Background

In recent years, numerous drug safety databases have been made publicly available, e.g., LiverTox http://livertox.nlm.nih.gov/[1], SIDER http://sideeffects.embl.de/[2], TOXNET http://toxnet.nlm.nih.gov/, the US Food and Drug Administration (FDA) Adverse Event Reporting System (FAERS), and PubMed http://www.ncbi.nlm.nih.gov/pubmed. These databases contribute significantly to the research community, facilitating the enhanced understanding of drug safety issues [3]. Mining large-scale drug safety data is a promising venue for drug regulation [4]. Some databases integrated the safety data from various sources with free text format, for which text mining would be effective to leverage the textual information to gain knowledge of drug safety, and thus address critical safety issues that are difficult to be approached by using other databases.
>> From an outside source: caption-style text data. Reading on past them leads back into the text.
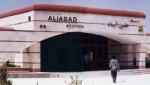 ایستگاه قطار شهری علی آباد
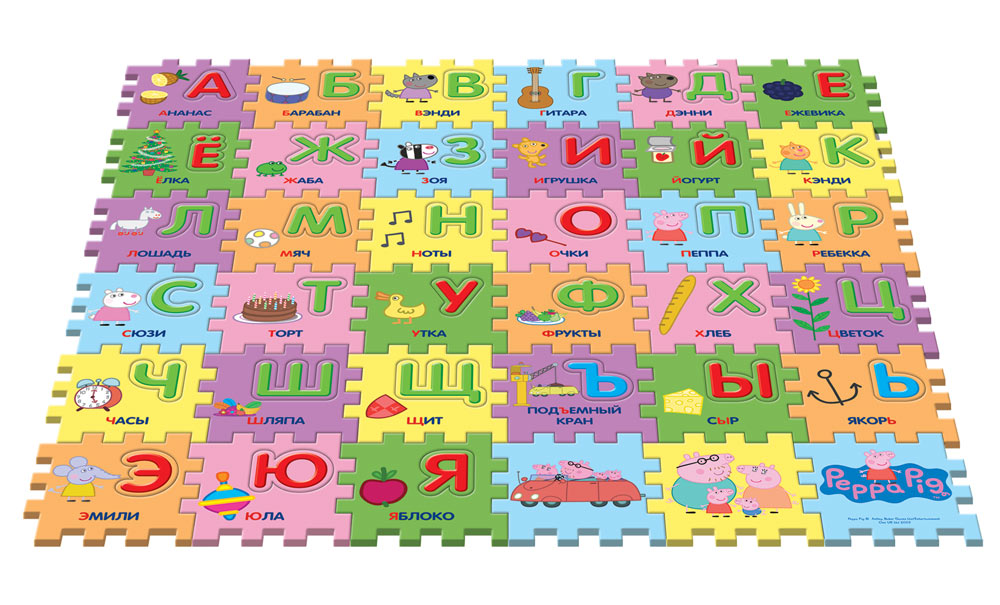 Купить Коврик-пазл «Учим азбуку с Пеппой», 36 сегментов, Росмэн
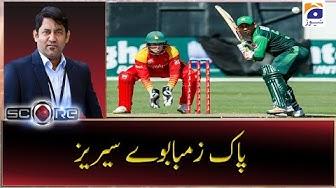 Score | Pak Zimbabwe Series, Naujawan Cricketers ko Qaumi Team mein moqa milney ka Imkaan!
Topic modeling is a widely used text mining approach for analysis of large volumes of unlabeled documents in order to discover hidden textual patterns [5]. Previous studies in our group demonstrated that topic modeling could be effectively used for the analysis of adverse events for drug safety assessment from the FDA-approved drug labels [6], and for the identification of opportunities for drug repositioning [7]. The National Institutes of Health (NIH) LiverTox database provides comprehensive clinical information for drug-induced liver injury (DILI) which is summarized with a free-text format in several sections.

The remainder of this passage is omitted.